■ Recorded data:
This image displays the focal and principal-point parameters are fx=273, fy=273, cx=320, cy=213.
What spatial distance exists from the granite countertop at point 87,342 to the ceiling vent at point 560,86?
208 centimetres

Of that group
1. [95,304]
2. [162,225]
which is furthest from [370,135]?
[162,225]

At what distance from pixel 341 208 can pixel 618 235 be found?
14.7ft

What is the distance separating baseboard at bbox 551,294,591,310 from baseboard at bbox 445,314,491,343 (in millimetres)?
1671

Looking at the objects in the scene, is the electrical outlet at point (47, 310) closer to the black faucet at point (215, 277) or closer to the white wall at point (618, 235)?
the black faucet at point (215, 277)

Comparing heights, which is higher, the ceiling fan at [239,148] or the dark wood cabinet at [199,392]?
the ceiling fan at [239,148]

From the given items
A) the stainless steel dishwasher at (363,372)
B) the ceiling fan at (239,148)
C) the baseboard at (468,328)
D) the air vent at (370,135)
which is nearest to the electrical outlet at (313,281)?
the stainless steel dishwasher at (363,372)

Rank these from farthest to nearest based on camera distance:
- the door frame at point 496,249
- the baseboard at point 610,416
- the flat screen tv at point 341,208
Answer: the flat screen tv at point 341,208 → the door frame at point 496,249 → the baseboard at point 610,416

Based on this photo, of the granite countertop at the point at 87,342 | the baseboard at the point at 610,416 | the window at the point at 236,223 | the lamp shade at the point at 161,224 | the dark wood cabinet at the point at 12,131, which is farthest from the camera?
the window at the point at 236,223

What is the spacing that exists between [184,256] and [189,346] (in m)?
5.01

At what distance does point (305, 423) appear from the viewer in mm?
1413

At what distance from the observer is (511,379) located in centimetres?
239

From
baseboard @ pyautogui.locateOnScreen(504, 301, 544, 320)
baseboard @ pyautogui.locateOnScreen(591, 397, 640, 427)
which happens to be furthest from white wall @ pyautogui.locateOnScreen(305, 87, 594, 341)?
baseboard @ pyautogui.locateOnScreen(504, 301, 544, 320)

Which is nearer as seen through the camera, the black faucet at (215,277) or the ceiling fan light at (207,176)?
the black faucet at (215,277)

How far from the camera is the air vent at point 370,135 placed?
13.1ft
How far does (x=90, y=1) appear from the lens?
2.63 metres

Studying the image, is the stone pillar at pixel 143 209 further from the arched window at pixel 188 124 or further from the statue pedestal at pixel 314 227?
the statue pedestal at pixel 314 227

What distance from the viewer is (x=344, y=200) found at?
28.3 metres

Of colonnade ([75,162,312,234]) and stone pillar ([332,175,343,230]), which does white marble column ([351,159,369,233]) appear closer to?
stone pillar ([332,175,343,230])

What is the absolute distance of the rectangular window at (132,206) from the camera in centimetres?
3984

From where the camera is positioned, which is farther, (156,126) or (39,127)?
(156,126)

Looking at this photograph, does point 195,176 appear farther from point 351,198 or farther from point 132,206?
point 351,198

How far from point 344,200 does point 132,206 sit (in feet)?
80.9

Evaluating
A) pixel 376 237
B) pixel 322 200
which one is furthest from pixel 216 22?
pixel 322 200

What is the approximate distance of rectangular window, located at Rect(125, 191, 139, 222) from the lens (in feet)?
--
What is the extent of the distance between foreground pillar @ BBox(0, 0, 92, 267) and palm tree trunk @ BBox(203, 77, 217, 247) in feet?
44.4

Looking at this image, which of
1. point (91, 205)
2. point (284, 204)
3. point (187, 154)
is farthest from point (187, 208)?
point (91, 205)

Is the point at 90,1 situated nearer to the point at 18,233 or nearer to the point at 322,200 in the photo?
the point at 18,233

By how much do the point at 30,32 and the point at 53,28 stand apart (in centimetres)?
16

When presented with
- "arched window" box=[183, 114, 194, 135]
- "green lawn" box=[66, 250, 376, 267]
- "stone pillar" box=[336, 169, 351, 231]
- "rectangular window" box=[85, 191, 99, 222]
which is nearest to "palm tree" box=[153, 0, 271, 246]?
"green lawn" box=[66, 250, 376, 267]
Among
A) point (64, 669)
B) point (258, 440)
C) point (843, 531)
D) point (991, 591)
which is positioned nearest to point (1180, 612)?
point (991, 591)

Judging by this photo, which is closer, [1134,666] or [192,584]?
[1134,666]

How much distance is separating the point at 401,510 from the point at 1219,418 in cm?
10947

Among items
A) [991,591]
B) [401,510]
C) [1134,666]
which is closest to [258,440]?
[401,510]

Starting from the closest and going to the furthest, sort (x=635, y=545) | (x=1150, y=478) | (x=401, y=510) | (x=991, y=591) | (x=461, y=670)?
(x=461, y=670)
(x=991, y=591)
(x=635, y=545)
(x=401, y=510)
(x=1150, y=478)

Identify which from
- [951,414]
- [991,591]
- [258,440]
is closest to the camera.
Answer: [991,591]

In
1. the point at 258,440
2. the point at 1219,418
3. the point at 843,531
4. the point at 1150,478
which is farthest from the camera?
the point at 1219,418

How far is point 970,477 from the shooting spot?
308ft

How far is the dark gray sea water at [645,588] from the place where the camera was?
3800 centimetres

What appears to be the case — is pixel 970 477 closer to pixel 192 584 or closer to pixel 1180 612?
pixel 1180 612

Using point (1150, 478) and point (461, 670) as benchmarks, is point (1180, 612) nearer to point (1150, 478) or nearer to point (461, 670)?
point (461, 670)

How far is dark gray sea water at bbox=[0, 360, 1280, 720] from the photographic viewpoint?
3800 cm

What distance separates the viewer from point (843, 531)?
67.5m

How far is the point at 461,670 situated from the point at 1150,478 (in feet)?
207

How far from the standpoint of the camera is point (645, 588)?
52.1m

■ Problem to solve: Count the lines in the material above that contain the string "Looking", treating uppercase and lowercase as different. Give only the number.

■ Written answer: 3